● **Task directions**: Go through the lines below. Copy those with "macaque".

● **Provided material**:
= = =

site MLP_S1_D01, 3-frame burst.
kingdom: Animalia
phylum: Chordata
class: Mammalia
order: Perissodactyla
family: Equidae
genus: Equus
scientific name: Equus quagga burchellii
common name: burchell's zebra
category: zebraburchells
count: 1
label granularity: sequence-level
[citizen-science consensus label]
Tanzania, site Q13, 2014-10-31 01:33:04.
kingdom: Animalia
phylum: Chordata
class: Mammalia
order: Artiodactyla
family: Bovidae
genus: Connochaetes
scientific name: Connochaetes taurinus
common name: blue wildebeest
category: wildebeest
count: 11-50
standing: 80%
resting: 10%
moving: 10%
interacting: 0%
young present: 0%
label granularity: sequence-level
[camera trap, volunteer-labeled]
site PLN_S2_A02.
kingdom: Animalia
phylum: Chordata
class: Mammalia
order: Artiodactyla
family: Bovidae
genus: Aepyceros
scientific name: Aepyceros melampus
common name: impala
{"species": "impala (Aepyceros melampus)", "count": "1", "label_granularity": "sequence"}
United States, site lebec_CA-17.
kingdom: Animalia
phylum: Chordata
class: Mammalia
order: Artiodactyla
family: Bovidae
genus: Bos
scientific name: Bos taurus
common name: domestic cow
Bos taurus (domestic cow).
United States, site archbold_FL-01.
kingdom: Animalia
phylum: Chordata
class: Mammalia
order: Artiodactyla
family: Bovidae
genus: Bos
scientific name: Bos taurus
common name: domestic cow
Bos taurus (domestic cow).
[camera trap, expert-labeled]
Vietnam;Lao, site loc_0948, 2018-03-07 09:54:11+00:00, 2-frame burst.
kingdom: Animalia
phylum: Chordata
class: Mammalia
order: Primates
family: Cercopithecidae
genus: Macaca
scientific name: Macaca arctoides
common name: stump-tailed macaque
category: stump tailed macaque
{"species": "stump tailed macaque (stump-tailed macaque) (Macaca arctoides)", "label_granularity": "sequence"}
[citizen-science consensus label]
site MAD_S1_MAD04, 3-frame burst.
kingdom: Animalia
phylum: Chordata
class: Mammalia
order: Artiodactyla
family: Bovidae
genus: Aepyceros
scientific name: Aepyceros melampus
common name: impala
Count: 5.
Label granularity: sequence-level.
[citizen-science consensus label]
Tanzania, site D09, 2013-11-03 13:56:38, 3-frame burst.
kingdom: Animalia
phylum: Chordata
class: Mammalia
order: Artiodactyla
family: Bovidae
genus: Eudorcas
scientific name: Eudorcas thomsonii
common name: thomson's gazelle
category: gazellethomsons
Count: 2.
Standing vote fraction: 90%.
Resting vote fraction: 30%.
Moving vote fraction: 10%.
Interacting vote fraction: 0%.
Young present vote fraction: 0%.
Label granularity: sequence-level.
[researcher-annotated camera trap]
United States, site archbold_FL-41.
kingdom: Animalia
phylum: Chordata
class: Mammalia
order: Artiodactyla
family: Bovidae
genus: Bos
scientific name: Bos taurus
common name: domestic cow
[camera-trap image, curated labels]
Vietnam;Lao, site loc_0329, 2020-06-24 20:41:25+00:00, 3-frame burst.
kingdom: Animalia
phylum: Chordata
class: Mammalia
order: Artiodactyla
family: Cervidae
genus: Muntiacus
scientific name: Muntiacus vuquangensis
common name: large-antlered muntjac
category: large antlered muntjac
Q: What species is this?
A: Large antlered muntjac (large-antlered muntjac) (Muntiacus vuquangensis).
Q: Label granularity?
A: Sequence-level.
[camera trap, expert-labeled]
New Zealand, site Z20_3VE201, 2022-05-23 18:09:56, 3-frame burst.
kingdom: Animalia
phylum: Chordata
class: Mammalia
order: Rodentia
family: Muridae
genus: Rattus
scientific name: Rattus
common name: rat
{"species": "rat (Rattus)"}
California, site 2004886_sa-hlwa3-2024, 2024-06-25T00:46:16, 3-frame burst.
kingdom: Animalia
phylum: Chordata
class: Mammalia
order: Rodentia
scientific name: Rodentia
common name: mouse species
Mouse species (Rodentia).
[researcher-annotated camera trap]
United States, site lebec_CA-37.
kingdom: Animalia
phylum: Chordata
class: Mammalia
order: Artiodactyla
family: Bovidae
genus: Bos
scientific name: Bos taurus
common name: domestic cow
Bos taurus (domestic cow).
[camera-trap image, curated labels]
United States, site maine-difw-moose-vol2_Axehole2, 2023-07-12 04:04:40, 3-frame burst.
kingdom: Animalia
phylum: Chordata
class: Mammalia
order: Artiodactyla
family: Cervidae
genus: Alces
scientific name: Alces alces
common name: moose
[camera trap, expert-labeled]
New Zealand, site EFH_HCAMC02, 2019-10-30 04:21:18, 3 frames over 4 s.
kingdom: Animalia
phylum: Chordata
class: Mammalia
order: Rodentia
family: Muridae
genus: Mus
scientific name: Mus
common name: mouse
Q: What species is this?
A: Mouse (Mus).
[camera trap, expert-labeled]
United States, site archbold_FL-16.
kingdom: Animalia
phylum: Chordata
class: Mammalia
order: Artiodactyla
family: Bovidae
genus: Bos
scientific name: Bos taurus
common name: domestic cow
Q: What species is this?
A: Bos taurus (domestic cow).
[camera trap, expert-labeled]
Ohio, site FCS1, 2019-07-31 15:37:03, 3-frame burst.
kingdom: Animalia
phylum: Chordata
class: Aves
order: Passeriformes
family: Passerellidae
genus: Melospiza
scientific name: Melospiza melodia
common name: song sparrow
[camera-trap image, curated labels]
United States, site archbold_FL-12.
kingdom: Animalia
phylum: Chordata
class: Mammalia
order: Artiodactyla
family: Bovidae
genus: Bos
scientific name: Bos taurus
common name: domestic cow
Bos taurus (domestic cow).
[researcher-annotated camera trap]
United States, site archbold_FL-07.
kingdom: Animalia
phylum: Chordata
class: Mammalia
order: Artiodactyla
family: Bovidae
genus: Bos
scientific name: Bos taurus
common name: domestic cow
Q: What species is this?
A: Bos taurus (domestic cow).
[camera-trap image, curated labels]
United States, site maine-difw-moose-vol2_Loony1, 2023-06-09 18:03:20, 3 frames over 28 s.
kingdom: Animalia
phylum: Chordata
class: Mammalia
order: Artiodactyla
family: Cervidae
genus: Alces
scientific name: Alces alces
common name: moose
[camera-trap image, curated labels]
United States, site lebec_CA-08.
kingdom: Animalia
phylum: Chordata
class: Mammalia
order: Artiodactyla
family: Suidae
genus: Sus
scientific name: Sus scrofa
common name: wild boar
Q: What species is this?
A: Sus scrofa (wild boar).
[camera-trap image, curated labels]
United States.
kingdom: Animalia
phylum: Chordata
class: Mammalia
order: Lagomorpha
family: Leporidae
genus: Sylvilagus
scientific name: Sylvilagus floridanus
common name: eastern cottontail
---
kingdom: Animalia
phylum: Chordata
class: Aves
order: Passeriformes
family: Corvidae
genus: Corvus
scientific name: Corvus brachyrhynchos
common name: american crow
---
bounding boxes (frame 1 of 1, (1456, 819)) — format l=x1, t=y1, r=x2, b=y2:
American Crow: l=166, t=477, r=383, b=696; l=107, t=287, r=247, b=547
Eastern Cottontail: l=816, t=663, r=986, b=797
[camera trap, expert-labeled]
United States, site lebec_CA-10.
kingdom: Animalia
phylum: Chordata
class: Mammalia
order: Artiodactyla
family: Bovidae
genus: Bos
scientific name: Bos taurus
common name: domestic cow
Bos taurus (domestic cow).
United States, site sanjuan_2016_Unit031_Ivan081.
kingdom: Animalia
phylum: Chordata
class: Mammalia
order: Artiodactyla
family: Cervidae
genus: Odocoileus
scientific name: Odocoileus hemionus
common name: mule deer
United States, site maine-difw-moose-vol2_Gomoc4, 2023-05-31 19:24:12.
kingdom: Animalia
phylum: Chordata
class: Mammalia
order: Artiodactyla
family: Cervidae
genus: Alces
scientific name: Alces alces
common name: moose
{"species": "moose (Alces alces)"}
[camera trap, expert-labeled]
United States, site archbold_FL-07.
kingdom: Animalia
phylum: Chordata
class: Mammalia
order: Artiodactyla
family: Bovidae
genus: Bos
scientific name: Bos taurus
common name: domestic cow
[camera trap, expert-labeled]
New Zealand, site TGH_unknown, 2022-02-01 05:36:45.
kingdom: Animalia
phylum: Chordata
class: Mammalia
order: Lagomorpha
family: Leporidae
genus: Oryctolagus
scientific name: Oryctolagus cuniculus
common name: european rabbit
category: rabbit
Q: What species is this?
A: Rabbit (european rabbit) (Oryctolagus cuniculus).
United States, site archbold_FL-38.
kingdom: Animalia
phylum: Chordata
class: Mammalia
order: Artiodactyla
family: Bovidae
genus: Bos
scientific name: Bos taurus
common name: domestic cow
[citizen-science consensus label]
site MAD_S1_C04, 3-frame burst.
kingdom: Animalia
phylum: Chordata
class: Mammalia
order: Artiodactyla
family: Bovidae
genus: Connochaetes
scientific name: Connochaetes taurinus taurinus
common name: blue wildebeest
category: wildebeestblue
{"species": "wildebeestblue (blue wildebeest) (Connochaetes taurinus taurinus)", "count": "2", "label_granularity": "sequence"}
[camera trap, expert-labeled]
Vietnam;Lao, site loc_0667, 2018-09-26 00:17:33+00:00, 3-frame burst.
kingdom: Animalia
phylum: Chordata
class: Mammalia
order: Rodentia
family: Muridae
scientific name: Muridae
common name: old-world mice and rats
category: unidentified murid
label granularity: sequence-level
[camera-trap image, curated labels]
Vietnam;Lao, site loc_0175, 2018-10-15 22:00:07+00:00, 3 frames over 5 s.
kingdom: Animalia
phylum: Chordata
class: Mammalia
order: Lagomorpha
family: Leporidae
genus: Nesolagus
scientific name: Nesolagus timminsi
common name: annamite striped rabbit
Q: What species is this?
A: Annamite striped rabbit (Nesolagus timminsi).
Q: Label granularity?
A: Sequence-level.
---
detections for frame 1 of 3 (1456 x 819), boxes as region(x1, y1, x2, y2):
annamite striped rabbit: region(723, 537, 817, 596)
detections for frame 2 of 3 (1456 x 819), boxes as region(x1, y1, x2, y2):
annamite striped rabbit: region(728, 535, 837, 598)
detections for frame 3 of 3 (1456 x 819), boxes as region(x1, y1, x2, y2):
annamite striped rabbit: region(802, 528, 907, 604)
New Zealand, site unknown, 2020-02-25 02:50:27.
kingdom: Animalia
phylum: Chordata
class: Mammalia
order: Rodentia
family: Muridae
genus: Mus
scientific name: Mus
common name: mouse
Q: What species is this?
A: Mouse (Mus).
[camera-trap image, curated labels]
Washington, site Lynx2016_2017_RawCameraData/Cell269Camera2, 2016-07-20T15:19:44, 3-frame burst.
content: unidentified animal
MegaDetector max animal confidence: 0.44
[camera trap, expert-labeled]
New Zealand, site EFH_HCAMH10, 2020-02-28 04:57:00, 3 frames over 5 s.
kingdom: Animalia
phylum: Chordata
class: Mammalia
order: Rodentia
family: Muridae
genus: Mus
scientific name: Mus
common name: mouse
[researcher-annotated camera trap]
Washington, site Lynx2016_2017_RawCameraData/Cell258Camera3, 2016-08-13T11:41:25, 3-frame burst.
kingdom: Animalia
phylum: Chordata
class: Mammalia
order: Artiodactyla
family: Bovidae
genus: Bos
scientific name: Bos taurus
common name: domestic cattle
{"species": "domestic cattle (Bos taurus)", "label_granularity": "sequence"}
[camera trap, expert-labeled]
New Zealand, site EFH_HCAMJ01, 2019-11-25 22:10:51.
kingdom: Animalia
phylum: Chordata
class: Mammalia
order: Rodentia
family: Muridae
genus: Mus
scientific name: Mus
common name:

= = =

● **Exercise output**:
common name: stump-tailed macaque
category: stump tailed macaque
{"species": "stump tailed macaque (stump-tailed macaque) (Macaca arctoides)", "label_granularity": "sequence"}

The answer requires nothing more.